Dünyanın rahata ve huzura kavuşmasını istemeyen ‘ifsat şebekeleri’ her fırsatta yeni kargaşa üreterek insanları meşgul ediyor. Tam ‘dünya huzura kavuştu, kavuşuyor’ derken yeni bir savaş çıkarıyorlar ve silâh tüccarlarının ekmeğine yağ sürüyorlar.
Ömürleri boyunca savaşanlar, güya barış için çalıştıklarını da iddia ediyorlar ki insanın ağırına giden de bu oluyor. Meselâ bugün görevini yeni seçilen halefine bırakacak olan ABD’nin ‘eski başkanı’ George W. Bush, hemen her konuşmasında ‘barış’tan bahseder. Onun iddiasına göre attığı her adım, ‘dünya barışını temin için’dir. Ata sözünde olduğu gibi, kişinin ‘söz’üne değil, ‘iş’ini bakılacak olursa; Bush ve ekibinin dünya barışını katlettiği, kendi menfaatleri doğrultusunda dünyayı ateşe verdikleri görülür.

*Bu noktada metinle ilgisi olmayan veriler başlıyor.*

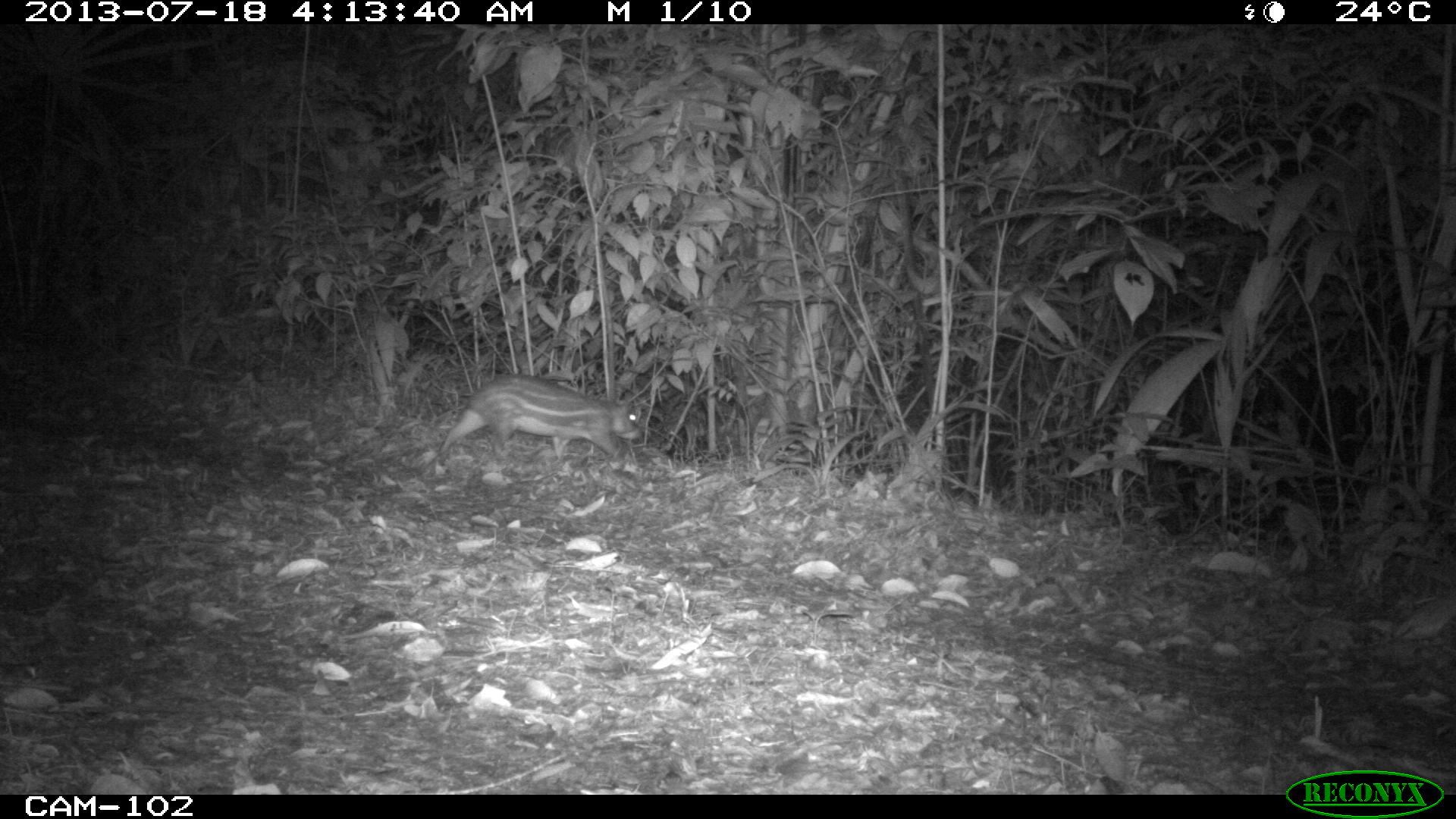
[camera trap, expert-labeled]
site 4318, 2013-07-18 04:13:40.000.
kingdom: Animalia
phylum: Chordata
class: Mammalia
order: Rodentia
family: Cuniculidae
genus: Cuniculus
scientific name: Cuniculus paca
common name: lowland paca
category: agouti paca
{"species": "agouti paca (lowland paca) (Cuniculus paca)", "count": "1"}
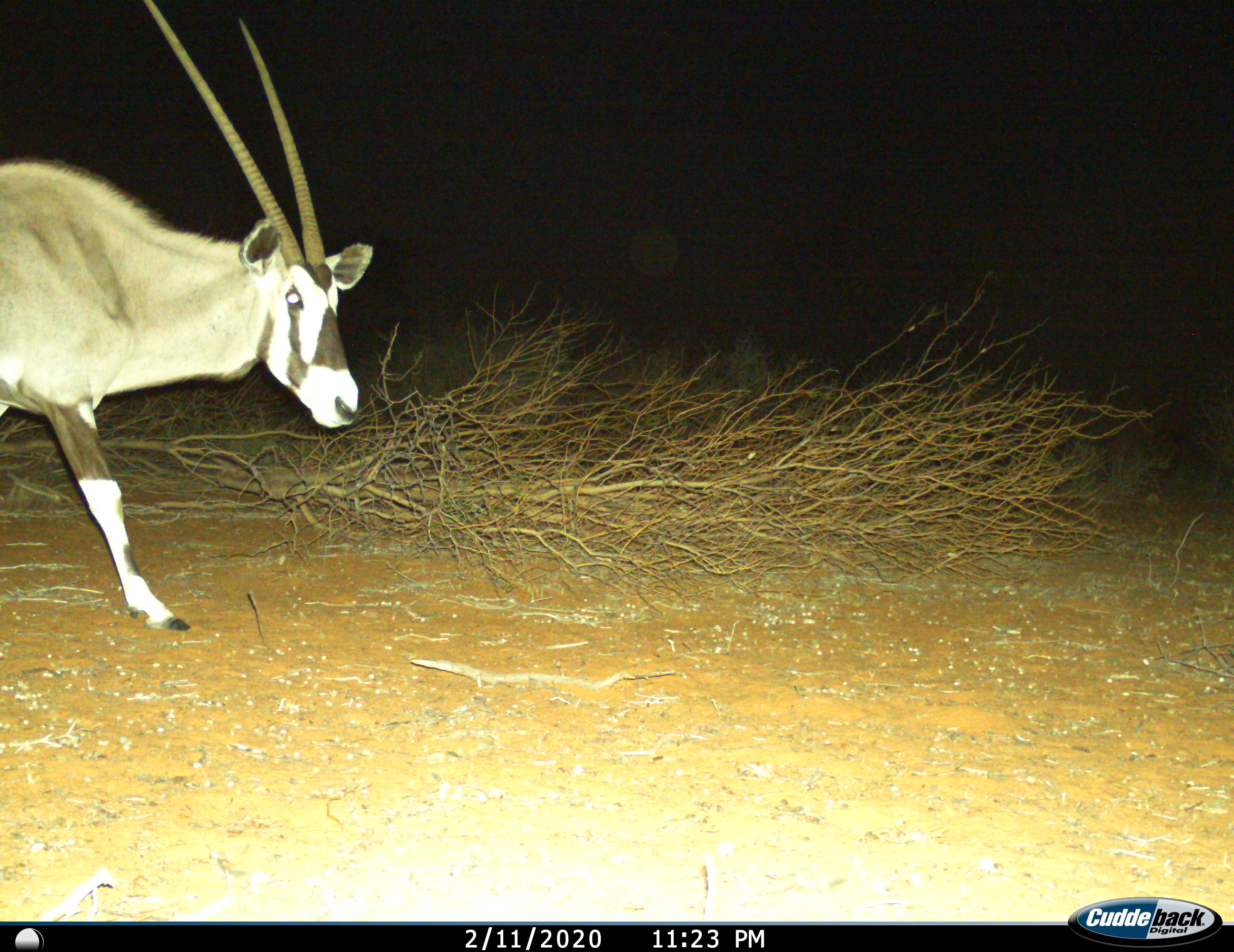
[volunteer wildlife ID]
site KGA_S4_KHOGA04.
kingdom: Animalia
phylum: Chordata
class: Mammalia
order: Artiodactyla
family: Bovidae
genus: Oryx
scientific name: Oryx gazella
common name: gemsbok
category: oryx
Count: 1.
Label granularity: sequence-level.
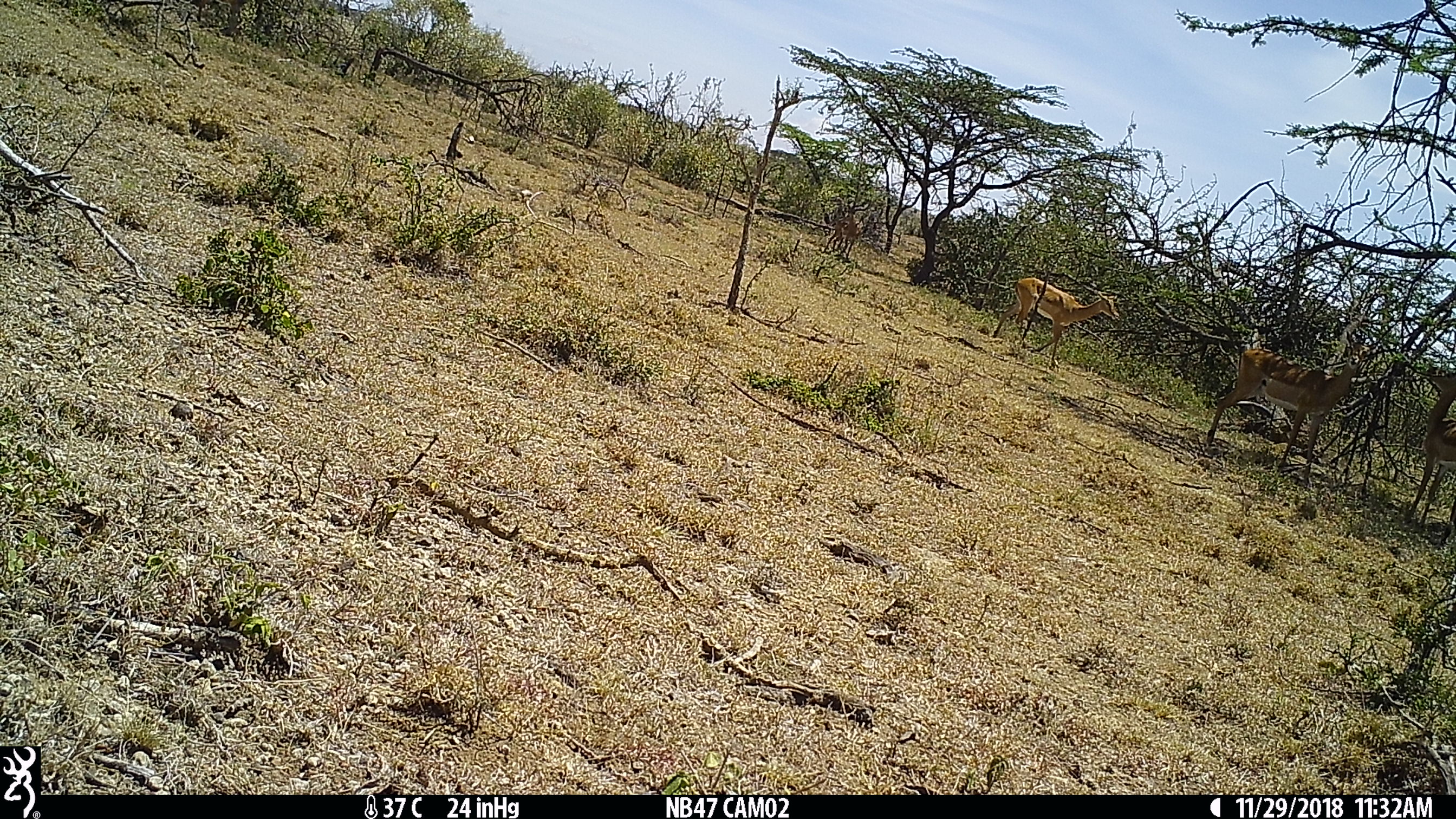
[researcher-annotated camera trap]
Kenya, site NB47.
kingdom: Animalia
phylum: Chordata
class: Mammalia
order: Artiodactyla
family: Bovidae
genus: Aepyceros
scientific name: Aepyceros melampus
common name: impala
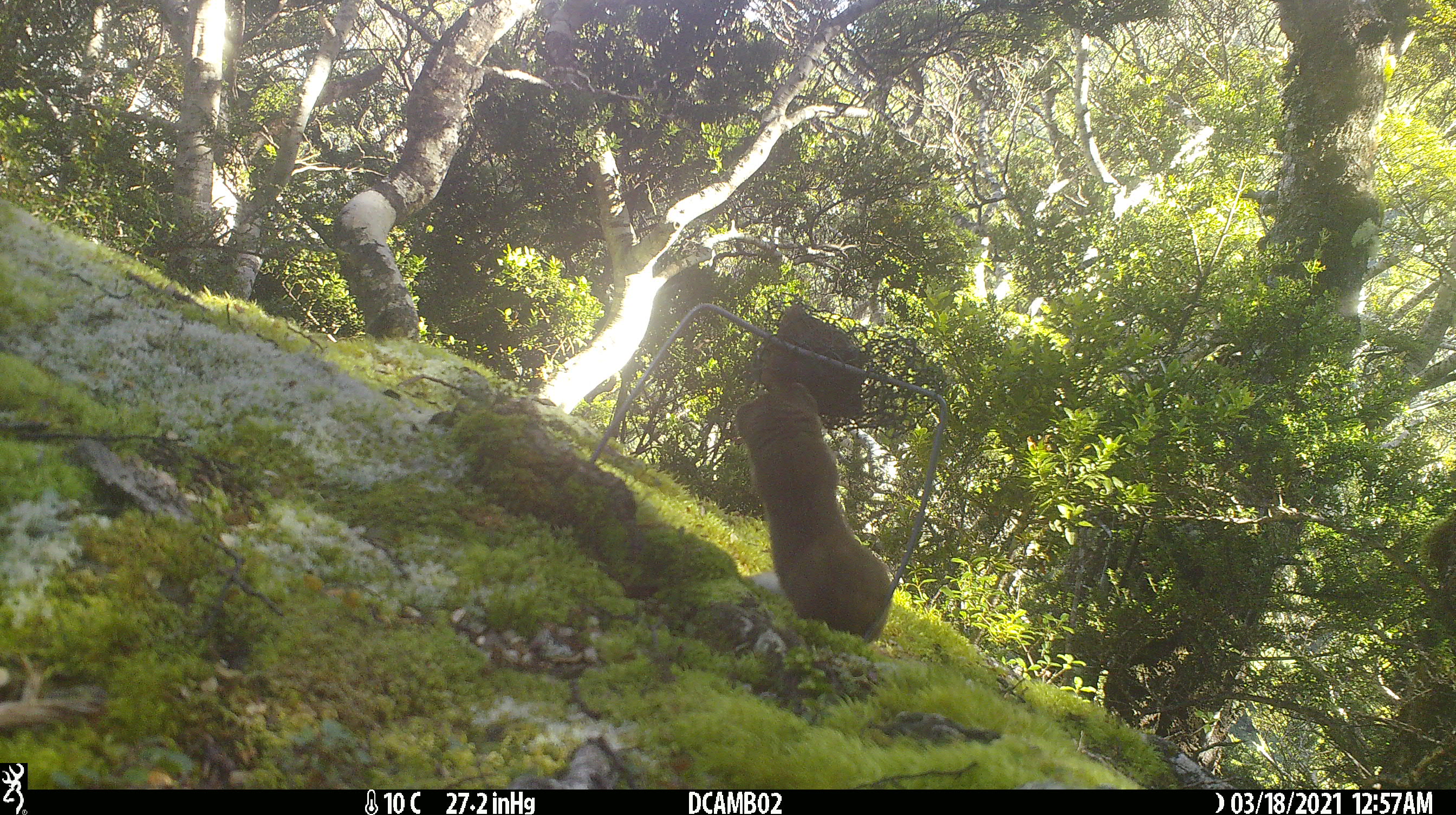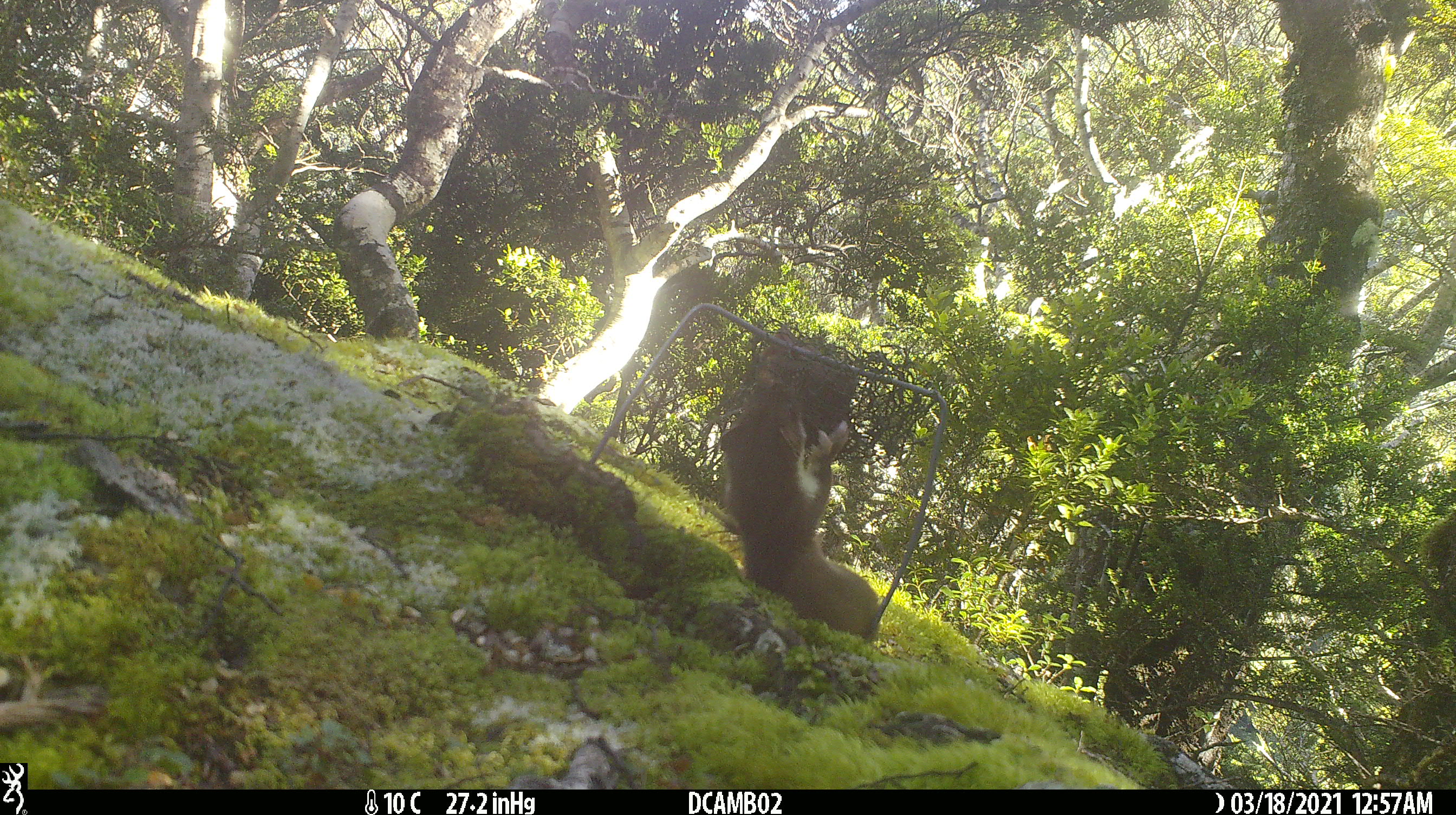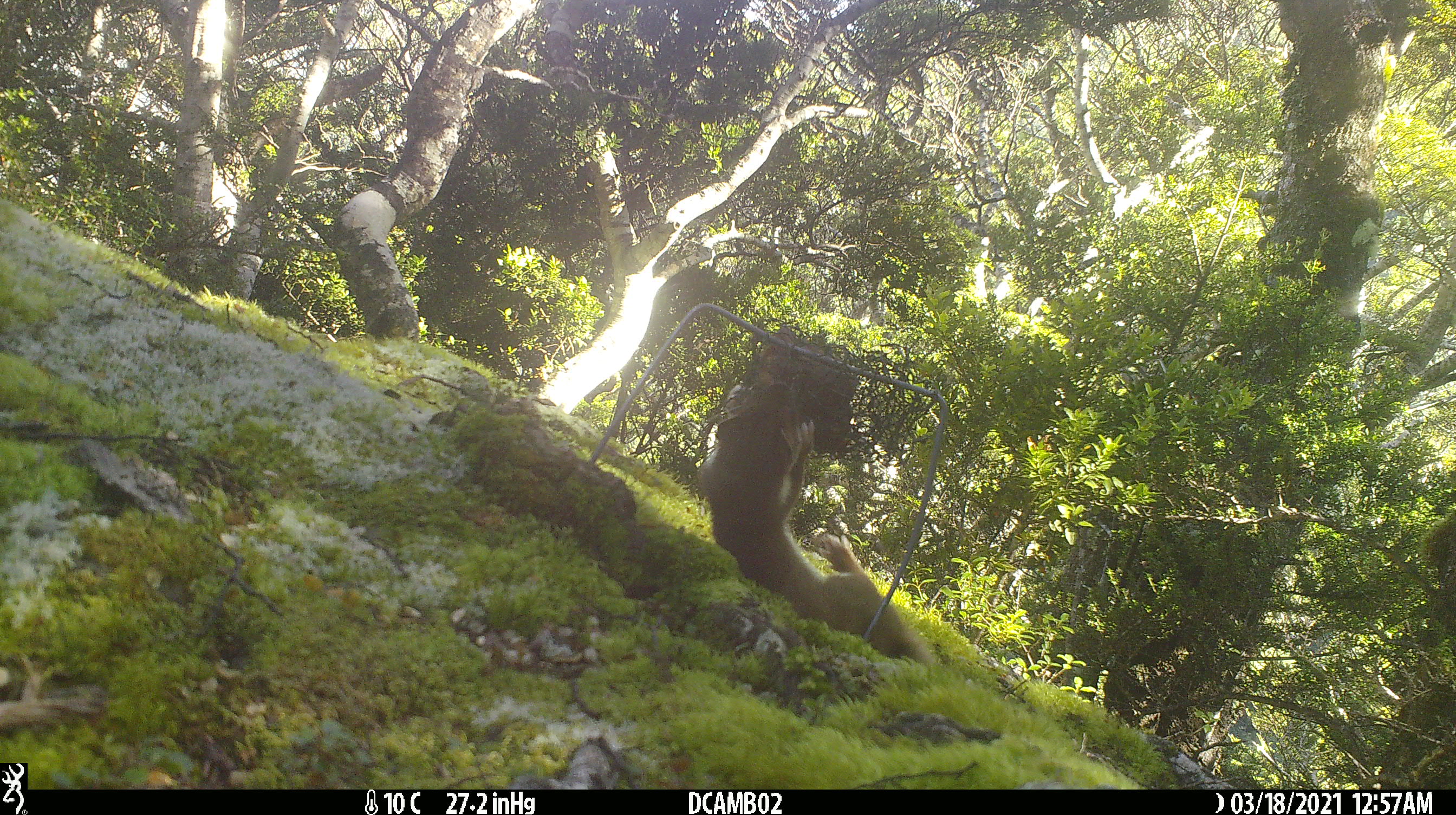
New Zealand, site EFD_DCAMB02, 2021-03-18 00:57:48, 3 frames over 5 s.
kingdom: Animalia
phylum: Chordata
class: Mammalia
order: Carnivora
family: Mustelidae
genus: Mustela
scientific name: Mustela erminea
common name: stoat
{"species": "stoat (Mustela erminea)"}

Elbette “Basra ya da Bağdat harap olduktan sonra” yaptıkları hatanın farkına varırlar, ama bu pişmanlık fayda verir mi? Her ne kadar Bush, ‘veda konuşması’nda yaptıkları yanlışları savunmaya devam etse de, ‘ekibi’ sayılan İngiltere Dışişleri Bakanı David Miliband, “terörle savaş” adı verilen doktrinin bir hata olduğunu söylemiş. (Taraf, 16 Ocak 2009)
İlgili haber özetle şöyle: “Guardian gazetesinde yayımlanan makalesinde Miliband, terörle savaş stratejisinin yapıcı olmadığını, Batı’ya muhalif ortak bir dâvâ oluşturmak isteyen kesimlerin ekmeğine yağ sürdüğünü söyledi. David Miliband, yazısında Batı’nın, karşı karşıya olduğu tehditlerden kurtulmak için önüne geleni öldüremeyeceğini savunuyor. ‘Bu doktrinin yarardan çok zarar getirip getir-mediğine tarih karar verecek’ diyen Miliband, şu ifadeleri kullanıyor: ‘Terörle savaş’a çağrı, bir silâhlanma çağrısıydı, ortak tek bir düşman karşısında savaşmak için dayanışmaya gitme çabasıydı. (...) Teröre hukuk devletini yücelterek karşılık vermeli-yiz, önemsizleştirerek değil. Çünkü hukuk devleti, demokratik toplumun temel taşlarından biridir. İnsan hak ve özgürlüklerine taahhütlerimizi gerek ülke içinde, gerekse dışında yerine getirmeliyiz. Guantanamo’dan alınan ders budur ve bu sebeple müstakbel başkan Obama’nın üssü kapatma kararını memnuniyetle karşılıyoruz.”
Irak, Afganistan ya da benzer krizlerde olduğu gibi ‘uygar dünya’nın yanlış yaptığını anlaması için bunca masumun kanının akmasına gerek var mıydı? Hadi aktı diyelim, ‘uygar dünya’ yaptığı bu yanlıştan gerçek anlamda ‘ders almıştır’ diyebilir miyiz?
Keşke öyle diyebilseydik. Elbette ki ‘hata’dan dönmek büyük bir fazilettir, ama aynı hatayı tekrarlamayı nasıl izah edeceğiz? Diyelim ki Irak’ta, Afganistan’da ya da dünyanın başka bir yerindeki ‘hata’dan ders alındı ve bu şekilde ‘özür’ dilendi. Peki halihazırda devam eden Gazze katliâmı karşısındaki suskunluğu nasıl izah edeceğiz?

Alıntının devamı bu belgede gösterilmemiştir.